▸ Exercise prompt: From the records below, print exactly the lines starting at the one containing "common name: new zealand bellbird" and ending at the one containing "United States, site lebec_CA-44.", ends included, and nothing else.

▸ Task data:

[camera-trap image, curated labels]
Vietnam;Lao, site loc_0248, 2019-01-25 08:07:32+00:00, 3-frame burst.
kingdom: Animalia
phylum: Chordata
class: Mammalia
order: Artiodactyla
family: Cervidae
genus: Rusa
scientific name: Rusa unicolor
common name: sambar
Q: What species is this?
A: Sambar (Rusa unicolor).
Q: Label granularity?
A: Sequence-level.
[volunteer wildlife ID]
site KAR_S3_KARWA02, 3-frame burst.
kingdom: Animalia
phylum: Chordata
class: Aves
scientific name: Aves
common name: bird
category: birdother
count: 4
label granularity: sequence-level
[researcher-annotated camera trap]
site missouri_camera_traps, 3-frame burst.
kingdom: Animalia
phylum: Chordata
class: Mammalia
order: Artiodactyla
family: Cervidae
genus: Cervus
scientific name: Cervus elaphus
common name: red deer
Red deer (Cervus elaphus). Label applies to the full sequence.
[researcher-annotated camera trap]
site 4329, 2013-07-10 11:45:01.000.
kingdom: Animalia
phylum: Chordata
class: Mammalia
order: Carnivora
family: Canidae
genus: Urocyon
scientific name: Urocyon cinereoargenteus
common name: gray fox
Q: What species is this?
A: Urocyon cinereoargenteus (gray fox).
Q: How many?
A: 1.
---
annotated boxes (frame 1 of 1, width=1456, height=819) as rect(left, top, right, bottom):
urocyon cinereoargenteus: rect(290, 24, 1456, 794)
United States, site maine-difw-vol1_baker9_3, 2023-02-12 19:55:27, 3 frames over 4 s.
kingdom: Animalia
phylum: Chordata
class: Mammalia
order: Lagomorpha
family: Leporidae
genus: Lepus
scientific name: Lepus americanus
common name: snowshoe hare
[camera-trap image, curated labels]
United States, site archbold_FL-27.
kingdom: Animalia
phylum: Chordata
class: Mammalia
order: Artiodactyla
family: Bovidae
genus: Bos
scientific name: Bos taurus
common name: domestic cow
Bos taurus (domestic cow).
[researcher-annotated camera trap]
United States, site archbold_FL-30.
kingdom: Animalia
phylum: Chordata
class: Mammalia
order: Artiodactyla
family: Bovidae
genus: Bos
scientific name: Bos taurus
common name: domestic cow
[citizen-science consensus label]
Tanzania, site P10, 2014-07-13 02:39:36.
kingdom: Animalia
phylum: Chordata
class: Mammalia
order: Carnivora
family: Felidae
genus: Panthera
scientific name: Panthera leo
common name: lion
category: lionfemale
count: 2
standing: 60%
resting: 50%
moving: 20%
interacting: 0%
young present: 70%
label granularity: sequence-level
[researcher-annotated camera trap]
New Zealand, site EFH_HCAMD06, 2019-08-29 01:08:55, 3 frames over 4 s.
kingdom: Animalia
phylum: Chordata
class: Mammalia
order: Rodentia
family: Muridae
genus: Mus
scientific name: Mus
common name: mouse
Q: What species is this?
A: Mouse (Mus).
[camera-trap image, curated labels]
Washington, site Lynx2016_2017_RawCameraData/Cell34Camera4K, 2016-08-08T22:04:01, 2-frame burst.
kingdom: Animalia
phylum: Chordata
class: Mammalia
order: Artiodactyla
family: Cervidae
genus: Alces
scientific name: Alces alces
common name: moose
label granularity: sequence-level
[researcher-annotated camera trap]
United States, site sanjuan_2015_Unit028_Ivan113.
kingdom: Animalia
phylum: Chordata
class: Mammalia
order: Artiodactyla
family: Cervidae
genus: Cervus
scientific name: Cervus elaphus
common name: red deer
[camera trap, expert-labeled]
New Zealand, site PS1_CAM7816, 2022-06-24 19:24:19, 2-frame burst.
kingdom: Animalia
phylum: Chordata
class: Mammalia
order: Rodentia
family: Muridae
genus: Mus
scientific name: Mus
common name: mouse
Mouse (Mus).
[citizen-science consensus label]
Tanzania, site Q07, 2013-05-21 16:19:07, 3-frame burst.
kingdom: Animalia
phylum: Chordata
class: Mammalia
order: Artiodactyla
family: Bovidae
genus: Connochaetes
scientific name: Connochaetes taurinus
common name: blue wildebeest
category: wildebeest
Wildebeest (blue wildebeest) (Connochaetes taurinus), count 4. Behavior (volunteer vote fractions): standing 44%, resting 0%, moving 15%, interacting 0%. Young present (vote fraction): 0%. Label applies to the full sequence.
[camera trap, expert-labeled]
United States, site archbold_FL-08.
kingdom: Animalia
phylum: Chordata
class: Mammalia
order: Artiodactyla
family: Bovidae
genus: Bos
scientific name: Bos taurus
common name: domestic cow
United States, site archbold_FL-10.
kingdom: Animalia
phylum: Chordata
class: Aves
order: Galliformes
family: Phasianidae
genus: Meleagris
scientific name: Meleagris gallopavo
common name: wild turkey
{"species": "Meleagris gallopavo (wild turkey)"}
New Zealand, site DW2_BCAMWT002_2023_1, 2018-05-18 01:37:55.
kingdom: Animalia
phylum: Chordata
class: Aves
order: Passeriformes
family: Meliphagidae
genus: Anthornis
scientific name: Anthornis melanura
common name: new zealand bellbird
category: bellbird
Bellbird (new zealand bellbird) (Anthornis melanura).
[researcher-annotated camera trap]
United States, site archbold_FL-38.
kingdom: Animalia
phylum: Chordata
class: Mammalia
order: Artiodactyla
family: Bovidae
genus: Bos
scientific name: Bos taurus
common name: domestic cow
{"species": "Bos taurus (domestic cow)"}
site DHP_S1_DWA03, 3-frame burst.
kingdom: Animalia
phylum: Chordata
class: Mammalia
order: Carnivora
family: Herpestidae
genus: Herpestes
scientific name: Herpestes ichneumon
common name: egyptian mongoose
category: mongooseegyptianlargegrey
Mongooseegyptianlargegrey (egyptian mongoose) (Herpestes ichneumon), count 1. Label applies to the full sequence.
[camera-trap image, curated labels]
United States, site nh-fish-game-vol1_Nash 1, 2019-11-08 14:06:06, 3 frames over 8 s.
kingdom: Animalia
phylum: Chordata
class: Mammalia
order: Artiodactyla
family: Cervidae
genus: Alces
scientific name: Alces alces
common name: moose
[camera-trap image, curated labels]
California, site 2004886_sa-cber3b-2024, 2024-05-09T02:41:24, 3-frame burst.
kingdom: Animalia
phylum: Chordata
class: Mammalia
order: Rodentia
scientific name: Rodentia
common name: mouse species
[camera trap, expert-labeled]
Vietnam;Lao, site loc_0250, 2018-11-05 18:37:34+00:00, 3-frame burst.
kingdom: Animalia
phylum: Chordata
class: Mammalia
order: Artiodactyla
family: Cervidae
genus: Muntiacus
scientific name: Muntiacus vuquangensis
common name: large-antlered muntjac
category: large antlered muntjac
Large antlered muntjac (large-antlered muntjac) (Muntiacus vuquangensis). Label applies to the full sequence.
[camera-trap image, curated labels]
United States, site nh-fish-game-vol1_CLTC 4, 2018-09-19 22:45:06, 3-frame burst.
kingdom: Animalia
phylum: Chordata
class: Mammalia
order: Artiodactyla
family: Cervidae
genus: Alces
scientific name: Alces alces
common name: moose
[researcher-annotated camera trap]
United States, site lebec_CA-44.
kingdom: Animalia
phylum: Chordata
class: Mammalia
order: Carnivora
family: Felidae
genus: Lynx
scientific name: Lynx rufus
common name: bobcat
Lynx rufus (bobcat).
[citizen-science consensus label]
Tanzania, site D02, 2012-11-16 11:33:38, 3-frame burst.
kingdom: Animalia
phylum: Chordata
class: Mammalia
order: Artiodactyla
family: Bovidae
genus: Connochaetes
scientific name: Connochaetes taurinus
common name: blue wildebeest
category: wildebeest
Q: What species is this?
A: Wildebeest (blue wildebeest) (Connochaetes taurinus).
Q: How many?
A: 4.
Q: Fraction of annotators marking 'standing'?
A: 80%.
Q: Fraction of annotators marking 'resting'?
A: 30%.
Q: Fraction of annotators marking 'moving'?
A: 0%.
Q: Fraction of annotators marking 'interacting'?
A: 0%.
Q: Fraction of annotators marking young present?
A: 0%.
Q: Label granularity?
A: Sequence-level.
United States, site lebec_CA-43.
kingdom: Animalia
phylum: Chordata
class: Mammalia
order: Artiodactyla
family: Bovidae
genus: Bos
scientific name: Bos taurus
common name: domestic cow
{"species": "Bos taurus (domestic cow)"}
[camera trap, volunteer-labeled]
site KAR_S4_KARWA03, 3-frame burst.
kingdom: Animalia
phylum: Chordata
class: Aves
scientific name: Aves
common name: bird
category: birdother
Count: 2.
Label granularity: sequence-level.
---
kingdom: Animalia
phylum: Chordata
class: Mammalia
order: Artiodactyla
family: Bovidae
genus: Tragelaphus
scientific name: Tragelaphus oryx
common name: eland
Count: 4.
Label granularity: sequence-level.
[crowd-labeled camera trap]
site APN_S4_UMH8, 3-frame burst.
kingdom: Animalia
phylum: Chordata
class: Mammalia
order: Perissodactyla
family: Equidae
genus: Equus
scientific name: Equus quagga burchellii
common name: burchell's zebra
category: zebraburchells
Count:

▸ Solution:
common name: new zealand bellbird
category: bellbird
Bellbird (new zealand bellbird) (Anthornis melanura).
[researcher-annotated camera trap]
United States, site archbold_FL-38.
kingdom: Animalia
phylum: Chordata
class: Mammalia
order: Artiodactyla
family: Bovidae
genus: Bos
scientific name: Bos taurus
common name: domestic cow
{"species": "Bos taurus (domestic cow)"}
site DHP_S1_DWA03, 3-frame burst.
kingdom: Animalia
phylum: Chordata
class: Mammalia
order: Carnivora
family: Herpestidae
genus: Herpestes
scientific name: Herpestes ichneumon
common name: egyptian mongoose
category: mongooseegyptianlargegrey
Mongooseegyptianlargegrey (egyptian mongoose) (Herpestes ichneumon), count 1. Label applies to the full sequence.
[camera-trap image, curated labels]
United States, site nh-fish-game-vol1_Nash 1, 2019-11-08 14:06:06, 3 frames over 8 s.
kingdom: Animalia
phylum: Chordata
class: Mammalia
order: Artiodactyla
family: Cervidae
genus: Alces
scientific name: Alces alces
common name: moose
[camera-trap image, curated labels]
California, site 2004886_sa-cber3b-2024, 2024-05-09T02:41:24, 3-frame burst.
kingdom: Animalia
phylum: Chordata
class: Mammalia
order: Rodentia
scientific name: Rodentia
common name: mouse species
[camera trap, expert-labeled]
Vietnam;Lao, site loc_0250, 2018-11-05 18:37:34+00:00, 3-frame burst.
kingdom: Animalia
phylum: Chordata
class: Mammalia
order: Artiodactyla
family: Cervidae
genus: Muntiacus
scientific name: Muntiacus vuquangensis
common name: large-antlered muntjac
category: large antlered muntjac
Large antlered muntjac (large-antlered muntjac) (Muntiacus vuquangensis). Label applies to the full sequence.
[camera-trap image, curated labels]
United States, site nh-fish-game-vol1_CLTC 4, 2018-09-19 22:45:06, 3-frame burst.
kingdom: Animalia
phylum: Chordata
class: Mammalia
order: Artiodactyla
family: Cervidae
genus: Alces
scientific name: Alces alces
common name: moose
[researcher-annotated camera trap]
United States, site lebec_CA-44.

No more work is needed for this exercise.